A spiegare questa influenza generalizzata è anche l’hype pazzesco che quel disco era riuscito a raggiungere tra la fine degli anni zero e l’inizio degli anni ’10, dovuto soprattutto alla brusca frenata della carriera dei Neutral Milk Hotel: il frontman Jeff Mangum aveva sofferto eccessivamente l’accresciuta popolarità al punto da chiudersi a riccio e non voler sentire parlare della sua musica per un po’ di tempo.

Non credo ci fosse qualcosa di voluto o studiato a tavolino in tutto questo. Fatto sta che una volta digerito il malessere e fatto pace con la sua esperienza, e cioè intorno al 2013, il buon Mangum ha pensato bene di richiamare Julian Koster  ( banjo e sega musicale), Jeremy Barnes ( batteria, fisarmonica e tastiere) e Scott Spillane (fiati vari), più altri turnisti tra cui sua moglie Astra Taylor, per una bella serie di concerti in giro per il mondo ed appagare quei tantissimi giovani e giovanissimi che, come il sottoscritto, non avevano avuto modo di assistere alle loro esibizioni 15 anni prima.

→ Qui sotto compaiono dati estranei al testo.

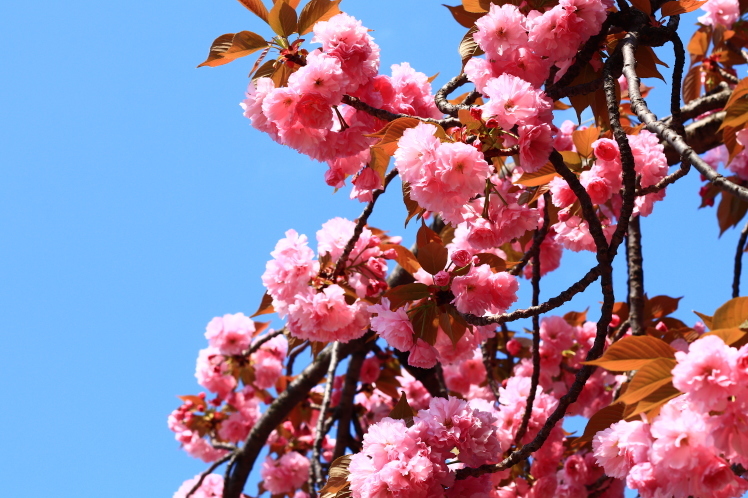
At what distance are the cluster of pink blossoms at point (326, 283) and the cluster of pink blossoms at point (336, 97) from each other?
1.24ft

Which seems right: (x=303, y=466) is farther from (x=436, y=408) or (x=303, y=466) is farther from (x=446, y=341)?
(x=436, y=408)

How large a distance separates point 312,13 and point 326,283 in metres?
0.87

Per il modo rocambolesco in cui riuscii ad entrare (all’ex-Macello di Padova, location splendida e purtroppo non più sfruttata come all’epoca, non solo in ottica-concerti), per l’intensità della prestazione musicale, per i fattori climatici e per l’entusiasmo collettivo, credo di poter dire che quello dei Neutral Milk Hotel a Padova il 4 giugno 2014 sia stato il più bel concerto della mia vita, e – ne sono abbastanza sicuro – non solo per me. Ci andai praticamente da solo, facendo giusto qualche chiacchiera col ragazzo che mi aveva venduto il biglietto in surplus all’ingresso, e rimasi colpito dall’osservare che, a differenza di tante reunion e revival, l’età media era veramente bassa e i ragazzini superavano di gran lunga i quarantenni nostalgici: quella musica, a più di quindici anni dall’uscita dal disco, non solo si era mantenuta fresca e attuale ma era stata assimilata dalla generazione successiva ben più che dai coevi.

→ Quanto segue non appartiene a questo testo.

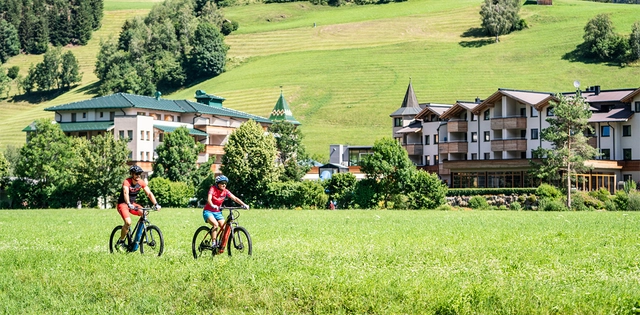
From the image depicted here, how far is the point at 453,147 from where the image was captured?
107125 mm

Di fatto, “In The Aeroplane Over The Sea ha il raro potere di essere un disco sospeso nel tempo, similmente ad un disco italiano uscito poco tempo prima (“Linea Gotica” dei CSI, altro disco dal potere incommensurabile dal vivo e in bilico tra gli anni ’40 della seconda guerra mondiale e l’attualità). Il disco di Mangum & co ha in sé una dolce e stabile aura malinconica che sembra evocare ambientazioni oggi non più esistenti, facendoci percepire quella famigerata connessione psichica tra Jeff Mangum e Anna Frank che sta alla base del concept. È difficile da descrivere a parole, è come se si scambiassero continuamente il ruolo di narratore fino a diventare una persona sola e indistinguibile (e quel momento è Oh Comely, il pezzo più lungo, drammatico e toccante dell’intero disco).

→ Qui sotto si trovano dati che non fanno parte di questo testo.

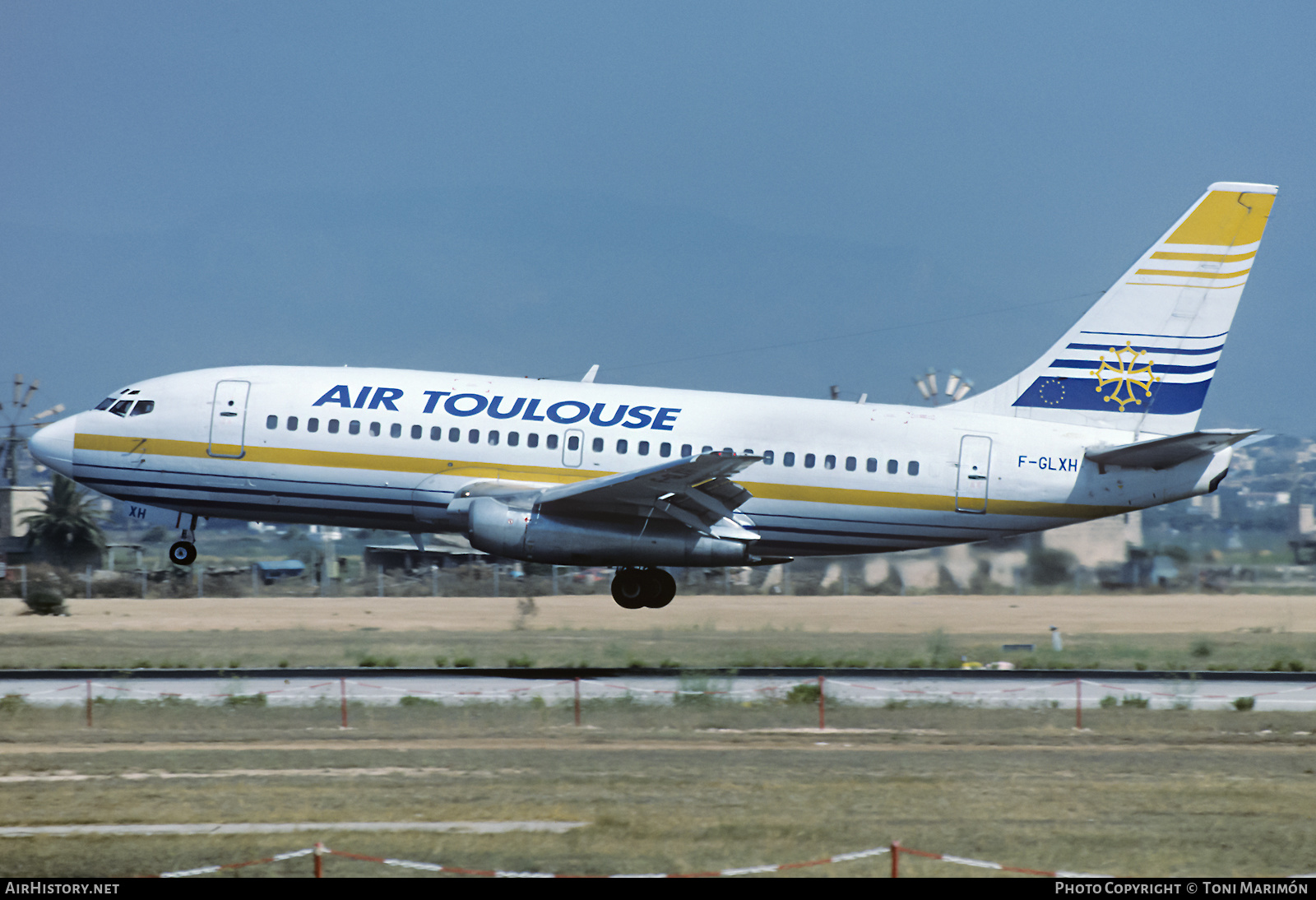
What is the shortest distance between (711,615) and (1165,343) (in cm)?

Ma alla base di una tale pietra miliare non c’è solo l’innegabile ispirazione di Mangum. Sono le scelte musicali la chiave per aprire le porte della percezione, con semplici accorgimenti. Intanto, la prima cosa che riconosce un ascoltatore attento è l’ossatura cantautorale di tutti i pezzi, basati su pochi accordi, tutti suonabilissimi con la chitarra acustica (dovrebbero saperne qualcosa i miei vicini, visto che uno dei miei passatempi preferiti durante il lockdown era suonare il disco per intero). Questo costituisce la base folk, che rende il disco costantemente melodico e mediamente orecchiabile. L’originalità è stata ottenuta addizionando a questa radice tradizionale una ricerca sonora molto variopinta e distorta al bisogno, pur evitando contrasti troppo marcati. Se ci fate caso, in questo disco dei Neutral Milk Hotel la chitarra elettrica è totalmente bandita, scelta più unica che coraggiosa, le distorsioni vengono appoggiate sul basso e le parti soliste affidate alla tromba di Spillane oppure alla sega di Koster, senza la quale la title track In The Aeroplane Over The Sea avrebbe perso parte della sua magia, derivante per l’altra parte da un testo ispirato e accogliente come un abbraccio prolungato.

In produzione al disco c’è Robert Schneider, amico d’infanzia di Mangum e perno del collettivo Elephant 6 del quale i Neutral Milk Hotel sono solo uno dei vertici raggiunti. È lui il ‘tecnico’ grazie al quale la ricerca di Mangum di un suono il più possibile originale e al tempo stesso aggraziato viene sublimata, è lui a gestire le assurde distorsioni (suonando in prima persona il basso e altre parti minori) su tutti gli strumenti che accompagnano il frenetico upbeat di Holland 1945, una esperienza ossessivo/riflessiva  nella quale i pensieri di Anna e Jeff si intersecano fino ad una chiusura comune:

And it’s so sad to see the world agree
That they’d rather see their faces fill with flies
All when I’d want to keep white roses in their eyes.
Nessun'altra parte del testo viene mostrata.